開業してからまる13年「発信する社労士」を目指して「独立独歩」「自主自立」の活動をつづるブログです。

憲法記念日に憲法を読み直す

今日は憲法記念日。


ということで、憲法をひもといてみました。日本国憲法は昭和22年5月3日の施行です。前文、本文11章103条からなります。天皇に絶対的権能を与えていた明治憲法(大日本帝国憲法)とは全く異なる、国民主権、永久平和主義、基本的人権の尊重を3本柱とするものです。


日本における憲法の役割は国家の根本的な統治法として、国家権力から国民の人権を守ることにあります。前文ではこれらについてと、国際社会の中での自らの役割についての理想が高らかに宣言されています。


これを「英文をそのまま和訳したので、わけがわからないし読みにくい」と語った某知事がいましたが、私はそうは思いません。このぐらいの文章は中学生ぐらいになれば十分ついていけると思います。


私はその中でも「日本国民は、恒久の平和を念願し、人間相互の関係を支配する崇高な理想を深く自覚するのであって、平和を愛する諸国民の公正と信義に信頼して、われらの安全と生存を保持しようと決意した。われらは、平和を維持し、専制と隷従、圧迫と偏狭を地上から永遠に除去しようと努めている国際社会において、名誉ある地位を占めたいと思ふ。われらは、全世界の国民が、ひとしく恐怖と欠乏から免れ、平和のうちに生存する権利を有することを確認する」


の部分が好きですね。自国のみならず世界の国民の平和を願っているというところがとても良いと思います。


小泉前首相がイラクに自衛隊を派兵する時の記者会見で、その後に続く「いずれの国家も、自国のことのみに専念して他国を無視してはならないのであって」を引用した時には、この人、本当に憲法を勉強したことがあるんだろうかと疑いました。憲法の掲げた大いなる平和主義の理想を全く理解せず、自分の都合のいい解釈で「いいとこ取り」している前首相に対して、憲法学者が何も発言しなかったのは残念でした。

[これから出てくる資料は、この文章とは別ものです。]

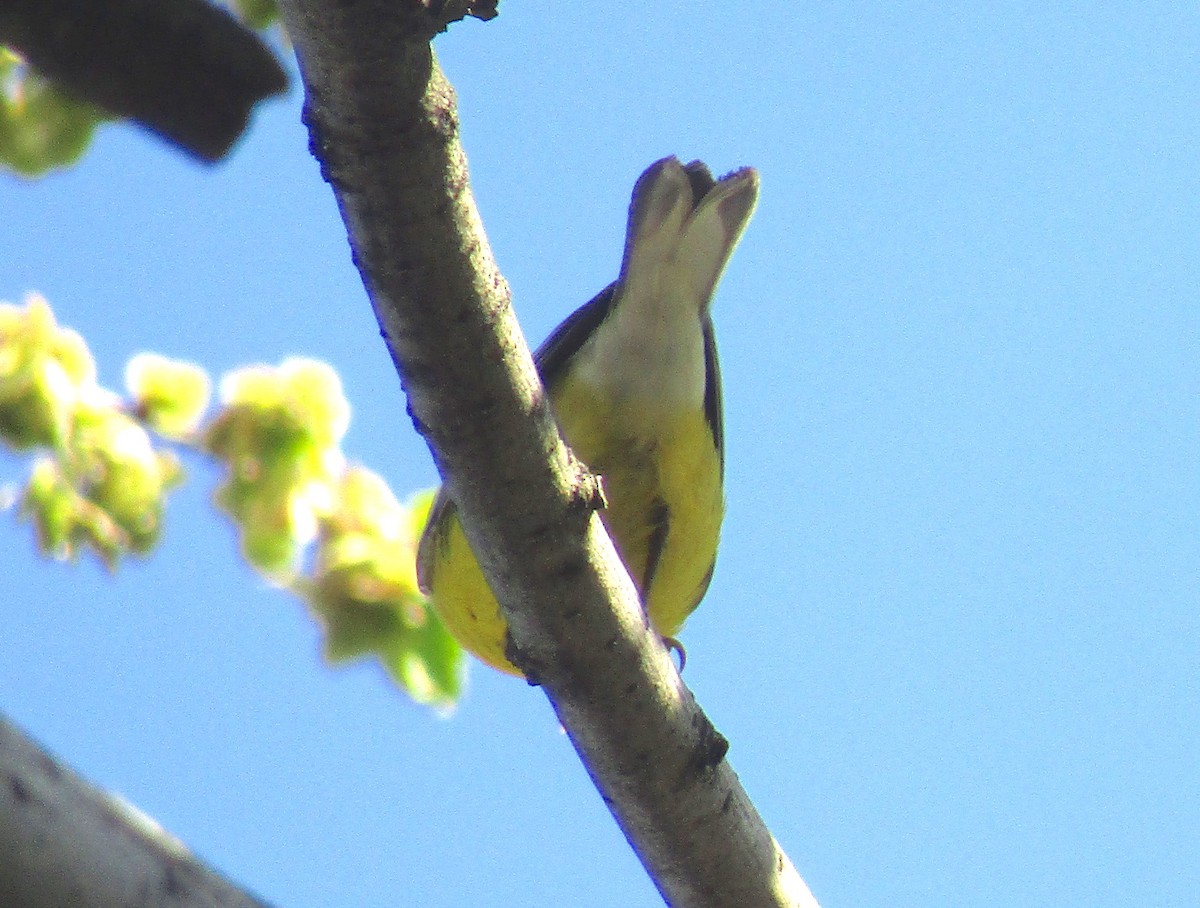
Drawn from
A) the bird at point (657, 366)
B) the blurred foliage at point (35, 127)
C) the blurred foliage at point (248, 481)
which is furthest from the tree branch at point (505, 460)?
the blurred foliage at point (35, 127)

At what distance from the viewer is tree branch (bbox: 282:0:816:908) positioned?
1.89 metres

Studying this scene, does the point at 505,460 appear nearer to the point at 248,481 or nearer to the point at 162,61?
the point at 162,61

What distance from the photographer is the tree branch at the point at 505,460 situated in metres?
1.89

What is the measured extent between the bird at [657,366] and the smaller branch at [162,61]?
3.86 ft

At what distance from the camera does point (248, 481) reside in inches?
174

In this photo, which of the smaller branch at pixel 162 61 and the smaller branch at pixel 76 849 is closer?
the smaller branch at pixel 76 849

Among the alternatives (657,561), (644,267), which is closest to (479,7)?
(644,267)

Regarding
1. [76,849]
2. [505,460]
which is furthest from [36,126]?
[76,849]

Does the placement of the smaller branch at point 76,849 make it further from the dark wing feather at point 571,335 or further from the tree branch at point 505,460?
the dark wing feather at point 571,335

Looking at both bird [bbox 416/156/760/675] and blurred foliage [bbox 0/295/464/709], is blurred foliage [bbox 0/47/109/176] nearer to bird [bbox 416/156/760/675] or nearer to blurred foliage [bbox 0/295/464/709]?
blurred foliage [bbox 0/295/464/709]

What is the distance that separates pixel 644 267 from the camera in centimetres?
352

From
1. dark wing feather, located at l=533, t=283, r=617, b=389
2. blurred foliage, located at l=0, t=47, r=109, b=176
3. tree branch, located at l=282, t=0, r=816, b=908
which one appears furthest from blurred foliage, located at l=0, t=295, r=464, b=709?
tree branch, located at l=282, t=0, r=816, b=908

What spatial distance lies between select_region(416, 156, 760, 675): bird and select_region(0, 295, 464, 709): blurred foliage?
25.1 inches

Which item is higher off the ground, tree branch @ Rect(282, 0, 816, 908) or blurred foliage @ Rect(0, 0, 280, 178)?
blurred foliage @ Rect(0, 0, 280, 178)
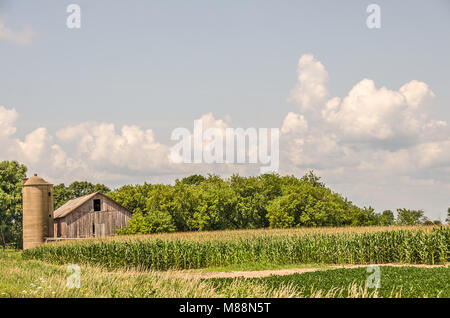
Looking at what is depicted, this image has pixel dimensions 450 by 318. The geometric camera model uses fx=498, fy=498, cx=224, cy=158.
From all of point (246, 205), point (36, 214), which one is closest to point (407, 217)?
point (246, 205)

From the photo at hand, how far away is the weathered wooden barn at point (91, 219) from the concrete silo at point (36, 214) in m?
3.66

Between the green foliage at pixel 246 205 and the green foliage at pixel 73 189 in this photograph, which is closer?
the green foliage at pixel 246 205

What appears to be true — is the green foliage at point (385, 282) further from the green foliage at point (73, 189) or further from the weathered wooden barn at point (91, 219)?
the green foliage at point (73, 189)

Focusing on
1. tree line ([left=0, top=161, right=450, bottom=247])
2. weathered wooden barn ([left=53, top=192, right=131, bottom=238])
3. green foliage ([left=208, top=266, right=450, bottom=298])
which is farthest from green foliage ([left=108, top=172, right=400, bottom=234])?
green foliage ([left=208, top=266, right=450, bottom=298])

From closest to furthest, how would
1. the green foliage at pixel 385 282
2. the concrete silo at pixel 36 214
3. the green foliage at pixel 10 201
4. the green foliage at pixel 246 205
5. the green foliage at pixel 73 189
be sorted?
the green foliage at pixel 385 282 → the concrete silo at pixel 36 214 → the green foliage at pixel 246 205 → the green foliage at pixel 10 201 → the green foliage at pixel 73 189

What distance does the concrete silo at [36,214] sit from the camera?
4959 cm

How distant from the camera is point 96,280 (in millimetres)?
14766

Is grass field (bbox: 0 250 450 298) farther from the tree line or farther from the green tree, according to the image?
the green tree

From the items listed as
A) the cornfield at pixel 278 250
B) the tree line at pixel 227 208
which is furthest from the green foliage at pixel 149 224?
the cornfield at pixel 278 250

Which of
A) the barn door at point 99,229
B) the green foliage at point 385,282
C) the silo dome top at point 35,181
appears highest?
the silo dome top at point 35,181

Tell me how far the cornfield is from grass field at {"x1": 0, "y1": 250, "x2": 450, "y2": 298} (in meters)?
8.61

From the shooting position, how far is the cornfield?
3059 centimetres

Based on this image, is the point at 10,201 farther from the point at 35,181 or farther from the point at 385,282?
the point at 385,282

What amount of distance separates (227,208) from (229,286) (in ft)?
156
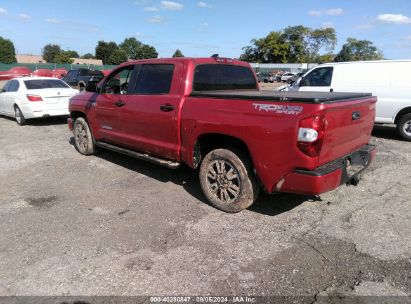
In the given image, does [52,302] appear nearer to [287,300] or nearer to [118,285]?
[118,285]

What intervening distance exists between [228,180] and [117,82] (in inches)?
132

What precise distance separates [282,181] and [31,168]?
4998mm

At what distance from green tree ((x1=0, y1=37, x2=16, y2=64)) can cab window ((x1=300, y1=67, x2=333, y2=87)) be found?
10897 centimetres

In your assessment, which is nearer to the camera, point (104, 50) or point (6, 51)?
point (6, 51)

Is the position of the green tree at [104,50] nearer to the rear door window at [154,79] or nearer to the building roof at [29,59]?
the building roof at [29,59]

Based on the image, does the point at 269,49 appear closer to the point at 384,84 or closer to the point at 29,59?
the point at 29,59

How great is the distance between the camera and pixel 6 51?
10550 centimetres

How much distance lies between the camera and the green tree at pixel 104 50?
113681 mm

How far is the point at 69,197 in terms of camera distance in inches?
206

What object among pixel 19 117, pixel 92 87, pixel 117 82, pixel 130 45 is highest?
pixel 130 45

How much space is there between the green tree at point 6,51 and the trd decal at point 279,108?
4471 inches

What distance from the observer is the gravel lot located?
10.3 feet

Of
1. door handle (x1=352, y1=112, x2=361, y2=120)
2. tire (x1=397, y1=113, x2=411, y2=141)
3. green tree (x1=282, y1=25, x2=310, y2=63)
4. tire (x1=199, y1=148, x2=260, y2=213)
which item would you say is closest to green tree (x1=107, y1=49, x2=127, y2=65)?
green tree (x1=282, y1=25, x2=310, y2=63)

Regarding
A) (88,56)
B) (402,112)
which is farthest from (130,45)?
(402,112)
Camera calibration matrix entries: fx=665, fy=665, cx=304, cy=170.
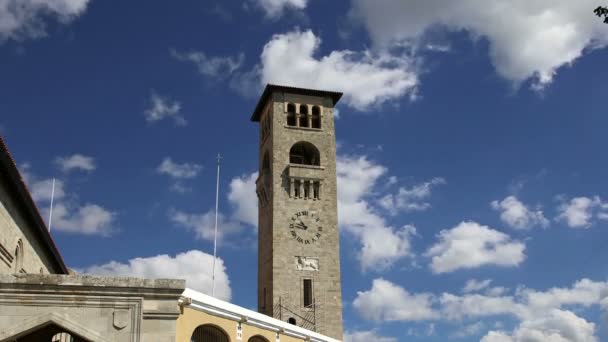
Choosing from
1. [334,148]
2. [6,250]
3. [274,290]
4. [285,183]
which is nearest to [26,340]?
[6,250]

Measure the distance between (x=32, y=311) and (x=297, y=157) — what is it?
35.1 meters

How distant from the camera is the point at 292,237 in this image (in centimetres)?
4206

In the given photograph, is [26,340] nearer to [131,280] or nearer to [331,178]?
[131,280]

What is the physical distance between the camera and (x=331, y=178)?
147 feet

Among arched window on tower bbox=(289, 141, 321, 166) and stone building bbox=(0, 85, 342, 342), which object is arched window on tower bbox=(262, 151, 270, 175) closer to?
stone building bbox=(0, 85, 342, 342)

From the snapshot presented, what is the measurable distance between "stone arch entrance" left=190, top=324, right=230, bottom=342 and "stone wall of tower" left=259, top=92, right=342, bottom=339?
19.7 metres

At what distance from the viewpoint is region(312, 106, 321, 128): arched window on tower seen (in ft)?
153

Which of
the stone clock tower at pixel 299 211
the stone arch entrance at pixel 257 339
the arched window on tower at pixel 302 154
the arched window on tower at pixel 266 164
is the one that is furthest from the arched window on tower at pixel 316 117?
the stone arch entrance at pixel 257 339

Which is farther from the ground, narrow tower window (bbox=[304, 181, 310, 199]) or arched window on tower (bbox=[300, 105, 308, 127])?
arched window on tower (bbox=[300, 105, 308, 127])

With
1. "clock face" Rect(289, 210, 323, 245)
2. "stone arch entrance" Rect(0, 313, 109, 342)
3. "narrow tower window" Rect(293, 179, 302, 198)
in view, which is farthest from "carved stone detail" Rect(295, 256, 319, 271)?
"stone arch entrance" Rect(0, 313, 109, 342)

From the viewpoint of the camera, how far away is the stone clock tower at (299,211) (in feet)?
134

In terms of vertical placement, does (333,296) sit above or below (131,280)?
above

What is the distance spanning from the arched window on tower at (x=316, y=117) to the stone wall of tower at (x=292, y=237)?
0.35m

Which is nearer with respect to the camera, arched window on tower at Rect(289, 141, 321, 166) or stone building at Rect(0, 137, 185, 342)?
stone building at Rect(0, 137, 185, 342)
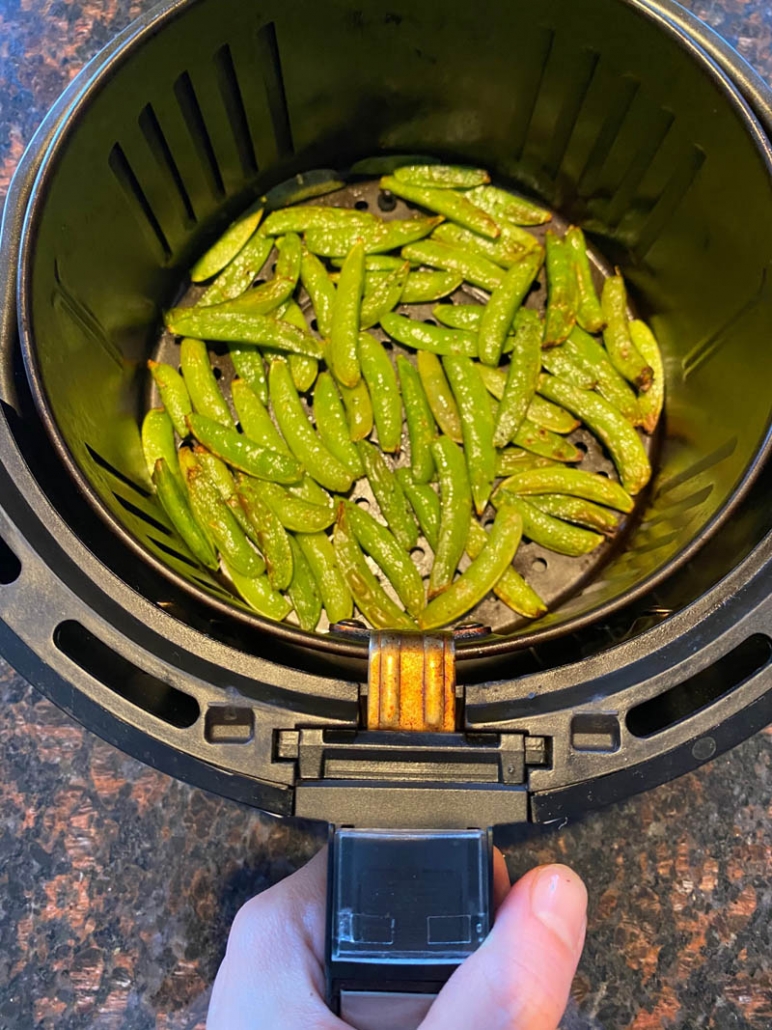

最近、権力に対して「物申す」という人が減っているようで、ちょっと心配です。国会でも数の力がまかり通っていますし、野党が弱体化しているのが一番いけないのでしょうけれど。


政府は夏の参院選に「憲法改正」を持ち出して、「格差問題」から国民の目をそらそうとしているかのように見えます。前首相が「郵政民営化」だけを声高に叫んで、年金問題や経済問題などを吹き飛ばした手法に習おうとしているのでしょうか。


それはともかくとして、憲法の条文の中には、個人の尊重(13条)法の下の平等(14条)、両性の平等(24条)、生存権(25条)など国民の権利を守る条文がたくさんあります。私には無理して変える必要なんてないのではないかと思えます。現実にそぐわないことは立法により変えることは十分可能だと思うのです。


絶対変えるなという気もないですが、十分な議論もなく数の力だけで決めるのは勘弁してほしいなあと思います。